Another point to consider is that you can engage a building designer personally. You don’t need a builder to have the plans for your renovation project drawn ready for council. The other benefit to engaging a building designer personally is that you own the plans and you can distribute them for estimations as you wish.

Engineering

​We have found that obtaining engineered structural drawings/plans is a big hurdle for many wishing to renovate and the step most stall on. While having plans drawn by a building designer can be a somewhat inexpensive process, obtaining engineered drawings for any structural modifications or additions to your home in a renovation project can be expensive. I get it! Most people want to know if it’s worth spending upwards of $3,000 on engineering plans to then find out that the extension you thought was $100,000 is actually $200,000 and as a result the whole project is put back on the shelf.

​With engineering plans, a structural engineer assesses the building designer’s plans and selects the appropriate beams, trusses and footing sizes to ensure the structural integrity of the renovation.

The process that we’ve adopted successfully here at Olbroc Projects is to have the plans drawn by a designer or architect first. Then engage the builders to give you a ballpark figure of what they think it will cost to complete the renovations. Then move onto the engineering phase.

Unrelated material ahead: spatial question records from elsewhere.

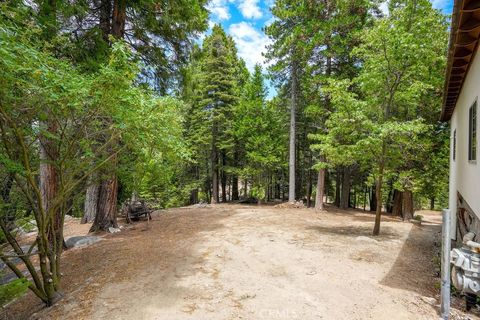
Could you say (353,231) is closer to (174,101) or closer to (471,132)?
(471,132)

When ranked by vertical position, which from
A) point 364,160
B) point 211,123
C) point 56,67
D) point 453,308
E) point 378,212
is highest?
point 211,123

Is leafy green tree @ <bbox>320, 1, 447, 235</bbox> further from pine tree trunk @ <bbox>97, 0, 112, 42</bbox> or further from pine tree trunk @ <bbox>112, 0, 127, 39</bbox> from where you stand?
pine tree trunk @ <bbox>97, 0, 112, 42</bbox>

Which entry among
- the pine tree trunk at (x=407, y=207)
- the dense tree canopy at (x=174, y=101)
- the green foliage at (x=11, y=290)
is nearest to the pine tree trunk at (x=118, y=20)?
the dense tree canopy at (x=174, y=101)

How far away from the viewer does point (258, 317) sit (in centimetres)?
361

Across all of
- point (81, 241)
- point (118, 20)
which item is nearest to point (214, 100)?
point (118, 20)

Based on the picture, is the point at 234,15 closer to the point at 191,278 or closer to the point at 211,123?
the point at 211,123

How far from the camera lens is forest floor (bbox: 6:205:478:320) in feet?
12.6

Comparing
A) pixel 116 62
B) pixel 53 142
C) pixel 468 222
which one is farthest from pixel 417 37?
pixel 53 142

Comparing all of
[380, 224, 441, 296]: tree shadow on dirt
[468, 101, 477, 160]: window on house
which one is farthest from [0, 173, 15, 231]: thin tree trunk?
[468, 101, 477, 160]: window on house

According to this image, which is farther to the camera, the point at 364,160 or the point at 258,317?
the point at 364,160

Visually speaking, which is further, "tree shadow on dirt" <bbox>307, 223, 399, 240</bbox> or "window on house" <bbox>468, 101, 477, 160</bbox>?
"tree shadow on dirt" <bbox>307, 223, 399, 240</bbox>

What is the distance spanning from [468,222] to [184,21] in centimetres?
906

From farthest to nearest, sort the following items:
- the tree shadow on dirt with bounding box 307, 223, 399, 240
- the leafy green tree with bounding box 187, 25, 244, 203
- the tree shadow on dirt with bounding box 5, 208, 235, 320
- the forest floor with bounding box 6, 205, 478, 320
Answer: the leafy green tree with bounding box 187, 25, 244, 203 < the tree shadow on dirt with bounding box 307, 223, 399, 240 < the tree shadow on dirt with bounding box 5, 208, 235, 320 < the forest floor with bounding box 6, 205, 478, 320

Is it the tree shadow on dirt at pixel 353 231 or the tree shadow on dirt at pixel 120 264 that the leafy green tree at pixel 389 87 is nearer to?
the tree shadow on dirt at pixel 353 231
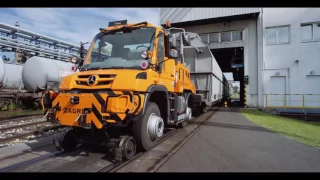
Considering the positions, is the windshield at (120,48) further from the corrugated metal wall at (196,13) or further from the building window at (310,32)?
the building window at (310,32)

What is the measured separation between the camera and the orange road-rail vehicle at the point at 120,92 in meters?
3.95

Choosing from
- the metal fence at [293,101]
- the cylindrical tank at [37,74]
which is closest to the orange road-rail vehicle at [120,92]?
the cylindrical tank at [37,74]

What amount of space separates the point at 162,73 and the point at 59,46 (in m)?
17.6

​The key, however, is to remember that ballpark figure is just that, and not your final quote. Some builders work on square meterage rates for renovations, however to properly and accurately quote, it’s best to treat every renovation estimation individually, because let’s face it, they are. All renovation projects are individual, and the builder can never know what they’ll find when they start demolishing sections of your house. Engineering can change the overall cost of a project by 5-10% which can be considerable. A builder could predict beam and footing sizes, but these are just estimates and until they have a set of engineering plans any pricing remains subject to change.

​Gaining Traction​

Ok so now we’ve got the plans drawn, we’re happy with the ballpark figures and the engineering plans have been completed. We’re making good progress and other than your local council, your renovation project isn’t far away. Once you’ve obtained engineering, it’s time to go back to the builder and ask for a more accurate proposal of how much exactly the renovation is likely to cost, and what exactly you are getting for that bottom line number. A good builder should put together a comprehensive proposal of your renovation with some ‘provisional sums’. These are the numbers most likely to change as the renovation progress, such as adding in more downlights than was originally quoted for, or choosing a cheaper bathtub for example.​

Once the builder has provided you with the proposal it’s best to meet again to discuss it. Don’t be put off by the number at the bottom, but rather meet again to ask questions, gain some clarity and understand what you’re getting for your money.​

Once you’re satisfied with the builder’s quotation and you’ve understood the scope of works and what you’re getting for your money then it’s time to have the plans sent to council for approval. Two words; be patient! Depending on relaxations or the scope of works, this process can be rather lengthy. Every council or certifier is different, and you can never pick whether the turn-around will be long or short. Once the plans are approved and stamped then allow the builder and contractors to review any changes, if any, and formalise their quotation into a building contract.​

Don’t be scared by a building contract. These contracts are written to protect all parties. Groups like the QBCC and Master Builders are here to help all parties involved in the construction industry which includes you. Read and understand your contract and again double check that all the wording and amounts are correct. Essentially a building contract is the proposal put together by the builder that’s now formalised.

​Once the building contract has been completed then it’s a case of picking a start date!